To try to halt the war in Ukraine, the U.S. and its allies have imposed the most sweeping export controls seen in decades on Russia. Now they have to enforce them.

WASHINGTON — The United States, in partnership with its allies, has hit Russia with some of the most sweeping export restrictions ever imposed, barring companies across the world from sending advanced technology in order to penalize President Vladimir V. Putin for his invasion of Ukraine.

The restrictions are aimed at cutting off the flow of semiconductors, aircraft components and other technologies that are crucial to Russia’s defense, maritime and aerospace industries, in a bid to cripple Mr. Putin’s ability to wage war. But the extent to which the measures hinder Russia’s abilities will depend on whether companies around the globe follow the rules.

Enforcing the new restrictions poses a significant challenge as governments try to police thousands of companies. But the task could be made easier because the United States is acting in concert with so many other countries.

The European Union, Japan, Australia, Canada, New Zealand, Britain and South Korea have joined the United States in imposing their own restrictions. And governments including Singapore and Taiwan, a major global producer of semiconductors, have indicated they will support the rules.

Dataset entries.
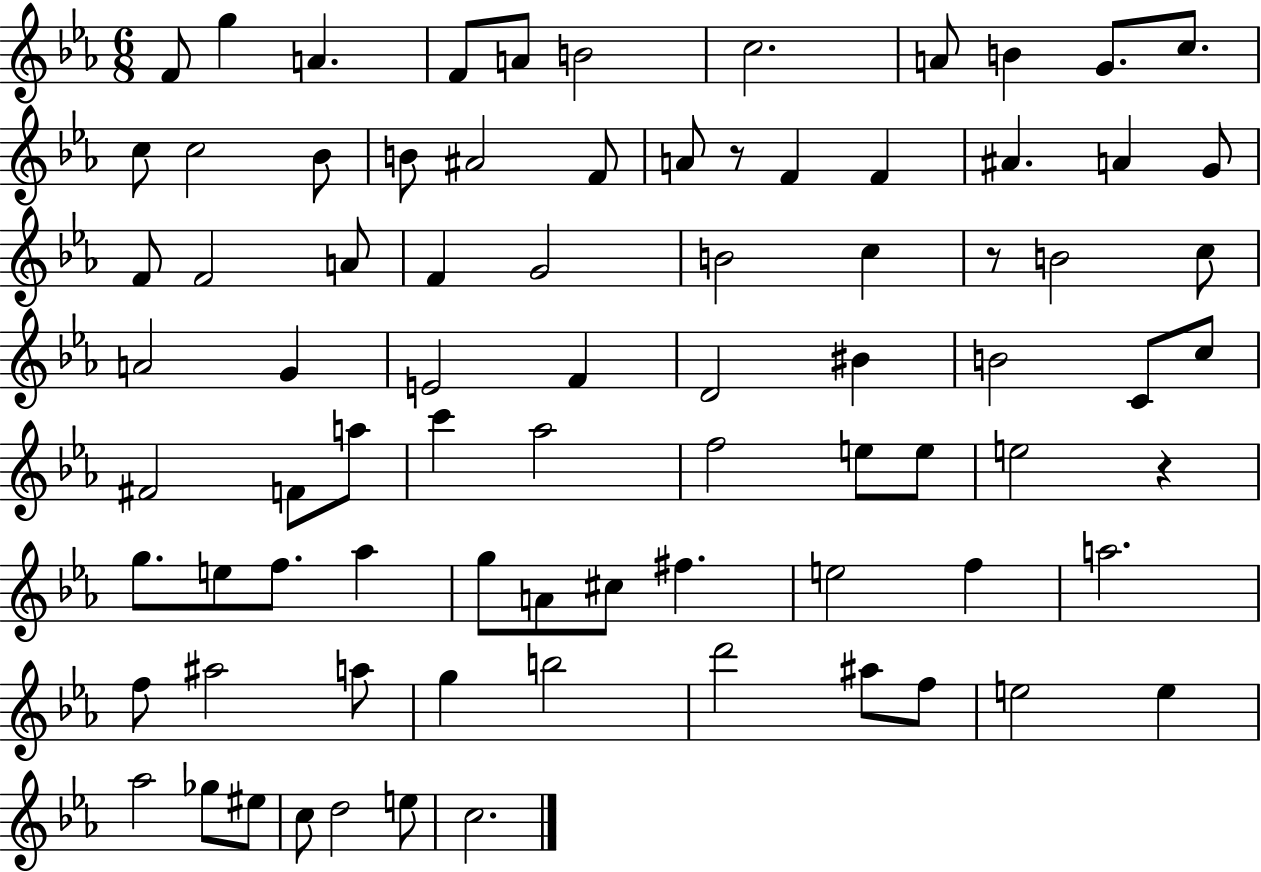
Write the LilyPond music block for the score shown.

{
  \clef treble
  \numericTimeSignature
  \time 6/8
  \key ees \major
  f'8 g''4 a'4. | f'8 a'8 b'2 | c''2. | a'8 b'4 g'8. c''8. | \break c''8 c''2 bes'8 | b'8 ais'2 f'8 | a'8 r8 f'4 f'4 | ais'4. a'4 g'8 | \break f'8 f'2 a'8 | f'4 g'2 | b'2 c''4 | r8 b'2 c''8 | \break a'2 g'4 | e'2 f'4 | d'2 bis'4 | b'2 c'8 c''8 | \break fis'2 f'8 a''8 | c'''4 aes''2 | f''2 e''8 e''8 | e''2 r4 | \break g''8. e''8 f''8. aes''4 | g''8 a'8 cis''8 fis''4. | e''2 f''4 | a''2. | \break f''8 ais''2 a''8 | g''4 b''2 | d'''2 ais''8 f''8 | e''2 e''4 | \break aes''2 ges''8 eis''8 | c''8 d''2 e''8 | c''2. | \bar "|."
}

To be done.
1. Do these statements agree with the article on export controls against Russia? Answer yes or no for each and quote the deciding words. (a) The restrictions target semiconductors and aircraft components. (b) Taiwan has imposed its own restrictions alongside the United States. (c) The article calls enforcement of the restrictions a simple task.
2. According to the article on export controls against Russia, what does the success of the measures in hindering Russia depend on?
3. Continue the article on export controls against Russia, starting after its final sentence.

Answers for the tasks.
1.
(a) Yes: "cutting off the flow of semiconductors, aircraft components and other technologies"
(b) No: "governments including Singapore and Taiwan, a major global producer of semiconductors, have indicated they will support the rules."
(c) No: "Enforcing the new restrictions poses a significant challenge as governments try to police thousands of companies."

2. It depends on whether companies around the globe follow the rules.

3.
“Because we have the full cooperation and alignment with so many countries, it makes enforcement a lot easier,” Gina Raimondo, the U.S. secretary of commerce, said in an interview. “Every country is going to be doing enforcement.”

“That’s part of the power, if you will, of having so much collaboration,” she added.

Officials from the Commerce Department, which is in charge of enforcing the U.S. rules, have already begun digging through shipping containers and detaining electronics, aircraft parts and other goods that are destined for Russia. On March 2, federal agents detained two speedboats at the Port of Charleston valued at $150,000 that were being exported to Russia, according to senior U.S. officials.

To look for any potential violators, federal agents will be combing through tips from industry sources and working with Customs and Border Protection to find anomalies in export data that might point to shipments to Russia. They are also reaching out to known exporters to Russia to get them on board with the new restrictions, speaking to about 20 or 30 companies a day, U.S. officials said.

Their efforts extend beyond U.S. borders. On March 3, Commerce Department officials spoke to a gathering of 300 businesspeople in Beijing about how to comply with the new restrictions. U.S. officials have also been coordinating with other governments to ensure that they are taking a tough stance on enforcement, senior U.S. officials said.

Emily Kilcrease, director of the Energy, Economics and Security Program at the Center for a New American Security, said that the level of allied cooperation in forging the export controls was “completely unprecedented,” and that international coordination would have an important upside.

“The allied countries will be active partners in enforcement efforts, rather than the United States attempting to enforce its own unilateral rules extraterritorially,” she said.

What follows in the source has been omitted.